Vinet s’est approché de mon pupitre, il a regardé
les graffitis que j’ai gravés au début de l’année, quand
je filais un mauvais coton. Il y a juste deux mots. Le
premier, c’est STEVE. L’autre, c’est DEAD.
— Tu vas trouver le temps long, m’a dit Vinet.
Relire les deux mêmes mots pendant cinq minutes…
Tu n’as vraiment rien à lire, chez toi ?
Ça, c’était une gaffe, et Vinet le savait : chez moi,
ça n’existe pas. Ça n’existe plus. Avant, ça existait un
peu, je pense, mais j’étais trop petit pour m’en souvenir. Quand mon père est parti, ma mère a voulu me
garder, mais le juge n’a pas voulu. Il a dit que je serais
mieux en famille d’accueil, que c’était pour mon bien,
et blablabla. Des familles d’accueil, j’en ai connu huit
ou neuf, je ne les compte même plus. Quand je n’étais
pas bien là où j’étais, je m’organisais pour être insupportable jusqu’à ce qu’on me mette dehors. C’est facile
d’être insupportable : il suffit de mettre sa musique
trop fort ou même de regarder les gens dans les yeux.
La plupart des adultes ne supportent pas ça. Quand
ça ne suffisait pas, j’organisais des coups.
J’ai fini par me caser chez un bonhomme qui
s’appelle Desjardins, disons. Chez lui, ça ressemble un
peu à une famille : il y a une bonne femme qui passe
ses journées à compter ses pilules et un bonhomme
qui regarde le baseball à la télévision. Ils ne parlent
jamais. Ils ne lisent jamais non plus : tout ce que je
pourrais lire, dans cette maison-là, c’est le TV Hebdo,
sauf que le bonhomme ne veut jamais me le prêter
parce qu’il n’a pas fini ses mots croisés. Comme il
s’endort toujours avant d’avoir trouvé le premier
mot, ça risque de prendre un bout de temps avant
qu’il me le prête.
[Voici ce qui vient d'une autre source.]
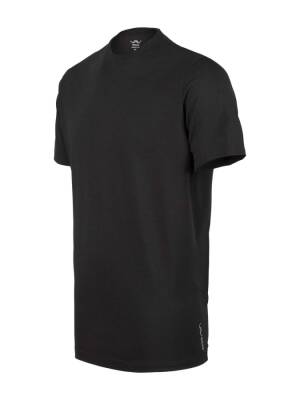 Outdoor T-shirt Basic Pamuklu Erkek Kısa Kollu Tişört Terletmez Sıfır Yaka BASETI05 - 3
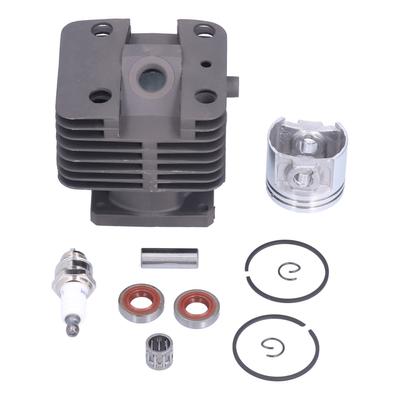 40 мм комплект подшипников поршня цилиндра для замены свечей зажигания 4134 020 1214 для STIHL FS250 FT250 HT250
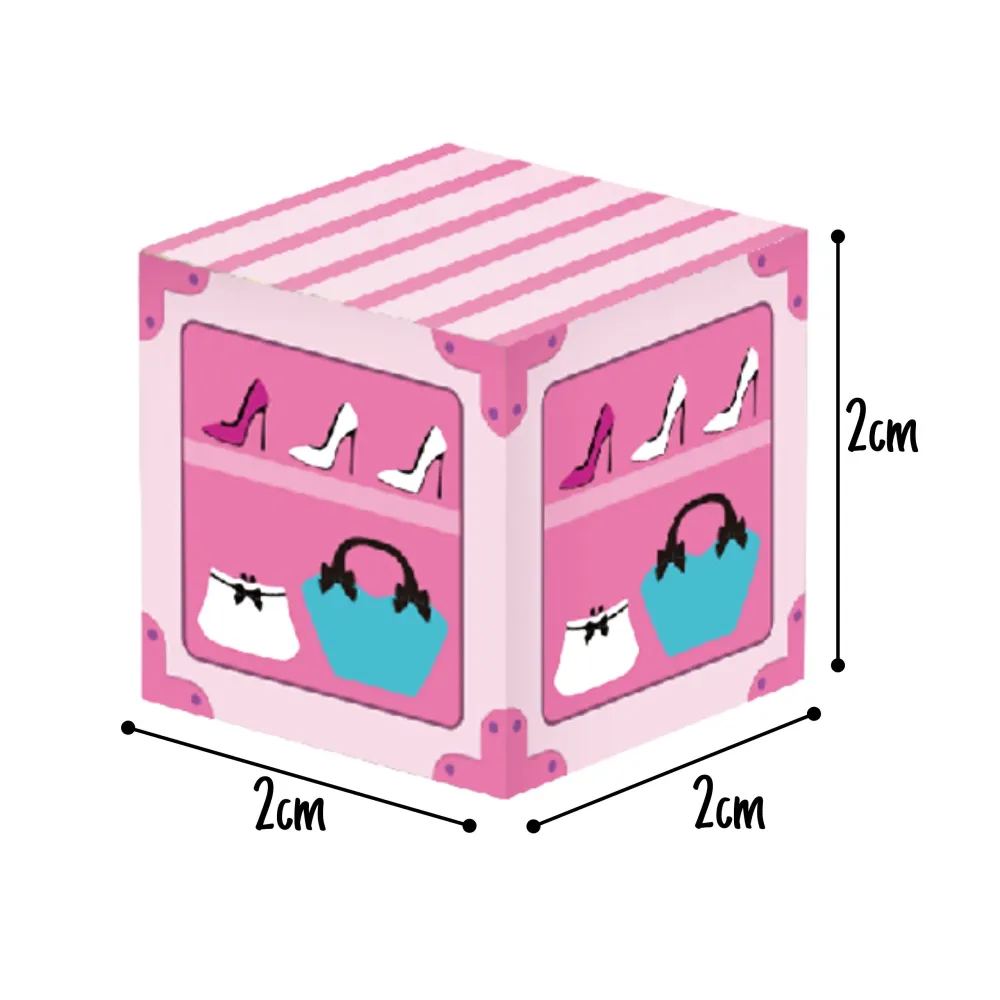 Magnetinis konstruktoriu WOOPIE kubeliai 3D Montessori (86 el.)-Žaislai, Konstruktoriai, Magnetiniai konstruktoriai-e-vaikas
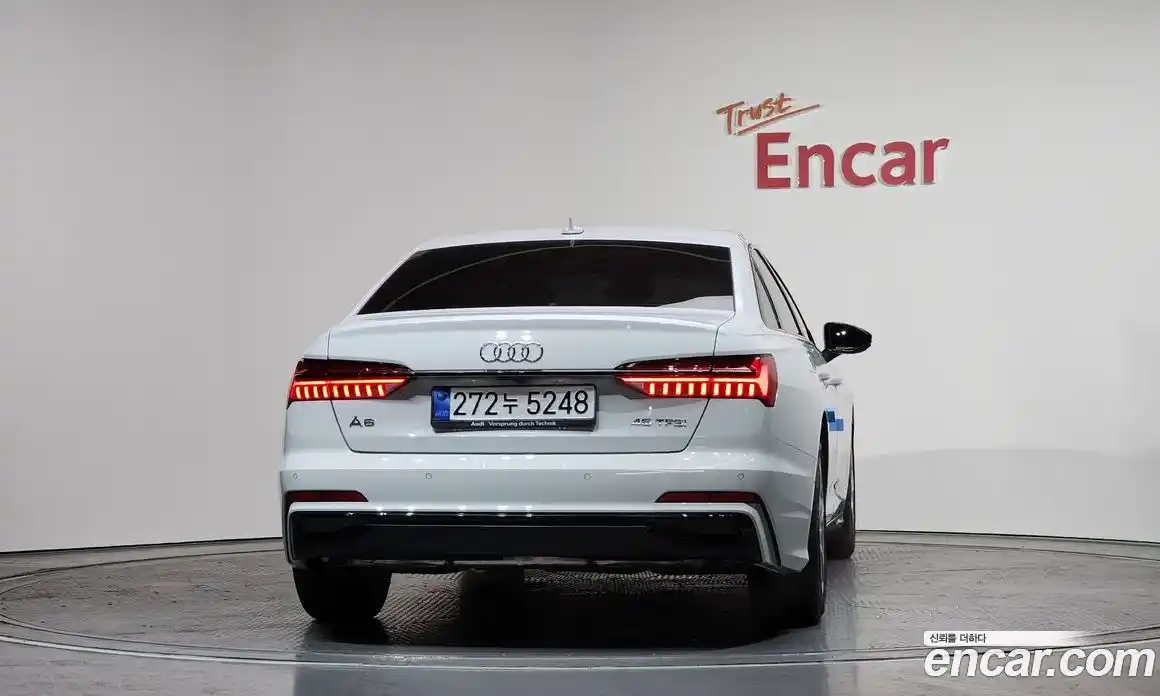 Audi A6 2025 2.0 гидро в Москве № 187600, фото 4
Qu’est-ce que je pourrais lui emprunter d’autre, comme lecture ? Le catalogue Canadian Tire ? Le mode d’emploi de son grille-pain ?
Je pensais à tout ça pendant que Vinet regardait
en silence les deux mots gravés sur mon pupitre.
Nous sommes restés comme ça un bon bout de
temps à ne rien dire, puis Vinet m’a parlé à voix basse,
tellement basse qu’il fallait que je sois bien concentré
pour le comprendre :
— Tu veux de l’action, Steve ? C’est ce que tu as
toujours voulu ? Eh bien, tu vas en avoir. Même que
tu vas en avoir trop… Tu es prêt ?
Il chuchotait, mais j’avais l’impression qu’il criait.
Jamais je ne l’avais entendu parler comme ça, jamais
il n’avait eu l’air aussi convaincu. Je ne savais pas trop
dans quoi je m’embarquais, mais j’ai dit oui. Qu’est-ce
que j’avais à perdre ?
— Tu vas aller à la bibliothèque, a-t-il continué,
toujours à voix très basse, comme s’il me confiait un
grand secret, et tu vas demander à Louise l’édition
spéciale du Guide de l’auto. Tu m’as bien compris ?
L’édition spéciale du Guide de l’auto…
Je n’avais pas envie d’aller m’enfermer dans la bibliothèque, mais quelque chose me disait qu’il fallait
que j’obéisse, que je n’avais pas le choix, que c’était
même une question de vie ou de mort.
J’y suis allé. Et j’ai vu la mort. Je l’ai même vue
dans les yeux, et on s’est parlé longtemps, elle et moi.